According to the excerpt on AI in health care, how many real-world management recommendations was the diabetes LLM module trained on?

__Selected excerpt__:
+++
LLM module: Personalized diabetes management recommendations for primary care physicians

Training data:

The system was trained on 371,763 real-world management recommendations from 267,730 participants, providing context-specific guidance adapted to Chinese primary care settings.

Prospective validation results:

In a prospective study comparing patients under unassisted primary care physicians (n=397) versus those with PCP + DeepDR-LLM support (n=372):

Medication adherence: Patients with newly diagnosed diabetes in the PCP+DeepDR-LLM arm showed significantly better self-management behaviors throughout follow-up (p<0.05)
Diabetic retinopathy referrals: For patients with referable DR, those in the PCP+DeepDR-LLM arm were more likely to adhere to referrals (p<0.01)
Diagnostic accuracy: Average PCP accuracy for identifying referable DR increased from 81.0% unassisted to 92.3% with DeepDR-Transformer assistance

Key insight:

Hybrid systems combining task-specific AI (image analysis) with general-purpose LLMs (clinical guidance) may offer more reliable support than LLMs alone, reducing hallucination risks while maintaining personalization capabilities.

MomConnect Enhanced with LLMs

The MomConnect SMS chatbot in South Africa (see Part 2 case study) has evolved to incorporate LLM capabilities for more sophisticated triage. The platform now leverages LLMs to flag urgent health enquiries and reduce the number of unresolved pressing issues, while maintaining the low-tech SMS infrastructure that enabled 4 million+ user reach (Ong et al., Nature Health, 2026).

Implementation approach:

Base system remains SMS: Preserves accessibility for users with basic feature phones
LLM layer for triage: Natural language processing identifies urgency signals in patient messages
Human escalation pathway: Urgent cases flagged for immediate nurse review
Maintains simplicity for users: No change to patient experience; complexity absorbed by backend systems

Why this hybrid approach succeeds:

The system leverages LLM capabilities where they add value (understanding natural language, detecting urgency patterns) while avoiding LLM weaknesses (autonomous clinical decisions, internet dependency). The human-in-the-loop design catches LLM errors before they reach patients.

Transformer-Based Malaria Detection

Transformer architectures similar to those underlying LLMs have been applied to smartphone-based malaria detection from blood smears, providing scalable alternatives to conventional computer vision approaches (Liu et al., Patterns, 2023).

Technical innovation:

The AIDMAN system uses transformer models optimized for mobile deployment, achieving 98% accuracy in controlled settings on microscopy images captured via smartphone cameras with clip-on lenses.

Deployment challenge:

As with the Thailand malaria AI failure documented in Part 1, performance in real-world border clinics has been more variable. The lesson remains: laboratory validation must be followed by prospective field testing before scale-up.

AfriMed-QA: Addressing the Evaluation Gap

The problem:

Most medical AI benchmarks (USMLE, MedQA) are developed from Western medical education contexts, using disease patterns, treatment options, and healthcare infrastructures common in high-income countries. LLMs that perform well on these benchmarks may fail when applied to African or other LMIC healthcare contexts.
+++
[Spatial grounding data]
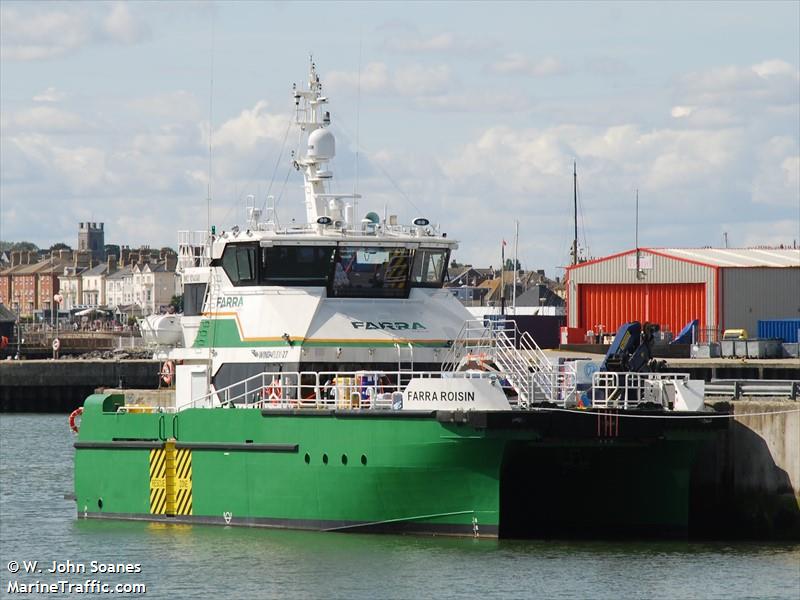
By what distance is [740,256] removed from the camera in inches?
2539

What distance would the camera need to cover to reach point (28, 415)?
7394 cm

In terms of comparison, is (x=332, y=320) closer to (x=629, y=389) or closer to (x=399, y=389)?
(x=399, y=389)

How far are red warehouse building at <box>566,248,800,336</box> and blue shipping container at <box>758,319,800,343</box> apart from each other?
66.2 inches

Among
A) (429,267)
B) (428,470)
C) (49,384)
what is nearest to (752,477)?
(428,470)

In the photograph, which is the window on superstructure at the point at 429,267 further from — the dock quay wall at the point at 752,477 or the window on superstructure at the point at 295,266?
the dock quay wall at the point at 752,477

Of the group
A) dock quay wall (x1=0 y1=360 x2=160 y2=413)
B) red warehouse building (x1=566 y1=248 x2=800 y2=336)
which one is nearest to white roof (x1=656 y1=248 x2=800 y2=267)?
red warehouse building (x1=566 y1=248 x2=800 y2=336)

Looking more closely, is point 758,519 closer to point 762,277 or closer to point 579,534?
point 579,534

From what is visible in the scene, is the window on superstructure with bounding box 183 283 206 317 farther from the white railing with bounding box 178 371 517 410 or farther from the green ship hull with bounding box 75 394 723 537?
the green ship hull with bounding box 75 394 723 537

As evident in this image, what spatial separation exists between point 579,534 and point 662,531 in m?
1.32

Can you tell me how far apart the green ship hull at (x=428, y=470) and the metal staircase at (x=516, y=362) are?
877 mm

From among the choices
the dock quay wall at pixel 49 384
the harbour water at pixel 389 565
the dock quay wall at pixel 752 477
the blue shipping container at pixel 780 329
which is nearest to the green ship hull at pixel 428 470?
the harbour water at pixel 389 565

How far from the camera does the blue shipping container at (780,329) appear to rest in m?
57.9

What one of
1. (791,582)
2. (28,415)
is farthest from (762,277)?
(791,582)

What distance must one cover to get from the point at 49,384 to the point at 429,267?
48543 mm
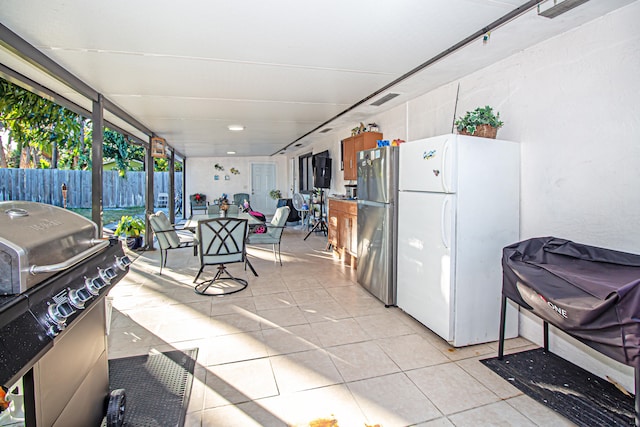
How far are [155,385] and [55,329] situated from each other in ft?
4.83

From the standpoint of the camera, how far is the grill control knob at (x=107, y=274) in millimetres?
1379

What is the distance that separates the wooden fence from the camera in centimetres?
828

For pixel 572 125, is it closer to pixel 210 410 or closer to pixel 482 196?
pixel 482 196

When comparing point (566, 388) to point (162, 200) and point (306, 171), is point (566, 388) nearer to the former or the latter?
point (306, 171)

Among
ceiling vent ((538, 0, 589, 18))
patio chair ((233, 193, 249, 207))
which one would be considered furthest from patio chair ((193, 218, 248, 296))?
patio chair ((233, 193, 249, 207))

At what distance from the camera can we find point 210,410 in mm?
1923

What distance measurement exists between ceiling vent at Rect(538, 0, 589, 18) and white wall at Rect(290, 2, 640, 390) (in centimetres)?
35

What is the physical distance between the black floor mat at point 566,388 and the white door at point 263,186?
10.8 meters

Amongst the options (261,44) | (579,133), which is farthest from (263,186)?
(579,133)

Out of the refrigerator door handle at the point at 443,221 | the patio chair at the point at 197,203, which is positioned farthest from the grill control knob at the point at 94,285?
the patio chair at the point at 197,203

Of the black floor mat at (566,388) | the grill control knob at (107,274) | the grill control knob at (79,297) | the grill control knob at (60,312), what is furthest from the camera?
the black floor mat at (566,388)

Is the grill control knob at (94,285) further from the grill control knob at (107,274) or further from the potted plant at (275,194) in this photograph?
the potted plant at (275,194)

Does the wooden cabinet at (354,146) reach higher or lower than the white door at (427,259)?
higher

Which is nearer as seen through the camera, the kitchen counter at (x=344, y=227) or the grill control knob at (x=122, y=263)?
the grill control knob at (x=122, y=263)
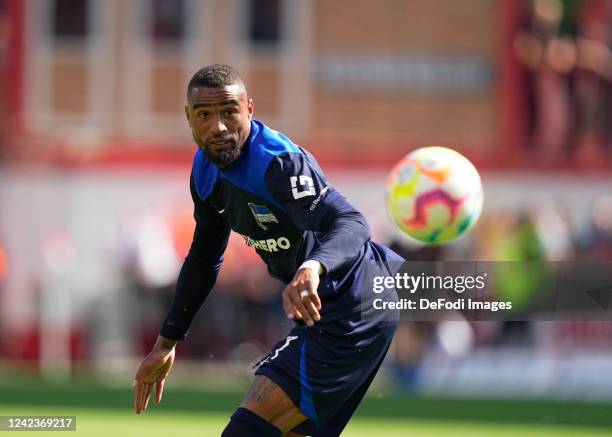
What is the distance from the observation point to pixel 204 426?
458 inches

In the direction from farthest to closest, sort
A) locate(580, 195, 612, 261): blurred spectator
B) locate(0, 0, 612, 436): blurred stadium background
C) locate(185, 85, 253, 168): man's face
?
1. locate(580, 195, 612, 261): blurred spectator
2. locate(0, 0, 612, 436): blurred stadium background
3. locate(185, 85, 253, 168): man's face

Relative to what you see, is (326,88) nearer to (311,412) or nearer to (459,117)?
(459,117)

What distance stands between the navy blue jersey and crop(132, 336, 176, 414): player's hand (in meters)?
0.08

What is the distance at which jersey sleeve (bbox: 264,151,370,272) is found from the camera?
5.73 metres

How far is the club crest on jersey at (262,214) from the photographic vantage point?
20.1 feet

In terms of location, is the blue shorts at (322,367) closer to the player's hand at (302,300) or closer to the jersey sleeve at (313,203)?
the jersey sleeve at (313,203)

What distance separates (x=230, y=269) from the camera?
18.3 m

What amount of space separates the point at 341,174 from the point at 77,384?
562 cm

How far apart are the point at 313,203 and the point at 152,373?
130 centimetres

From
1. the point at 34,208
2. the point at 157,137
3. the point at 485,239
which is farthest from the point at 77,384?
the point at 157,137

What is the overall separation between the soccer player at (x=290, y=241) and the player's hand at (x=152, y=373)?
2.26ft

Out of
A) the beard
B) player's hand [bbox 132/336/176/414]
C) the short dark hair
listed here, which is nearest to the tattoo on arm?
player's hand [bbox 132/336/176/414]
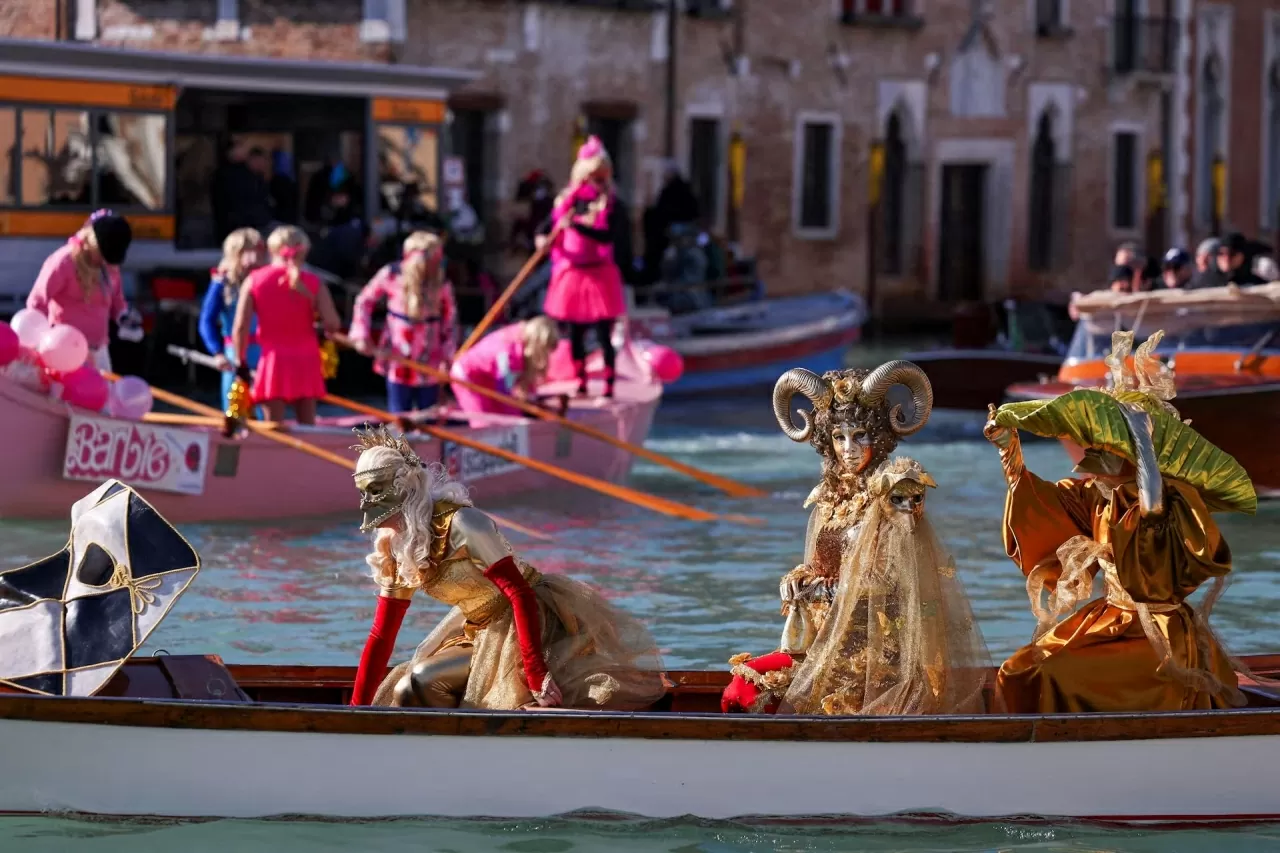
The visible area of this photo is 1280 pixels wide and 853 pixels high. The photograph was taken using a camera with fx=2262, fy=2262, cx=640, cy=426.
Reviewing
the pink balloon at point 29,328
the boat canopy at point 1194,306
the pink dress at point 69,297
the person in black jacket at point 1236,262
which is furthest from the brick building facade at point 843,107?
+++
__Final answer__: 371,763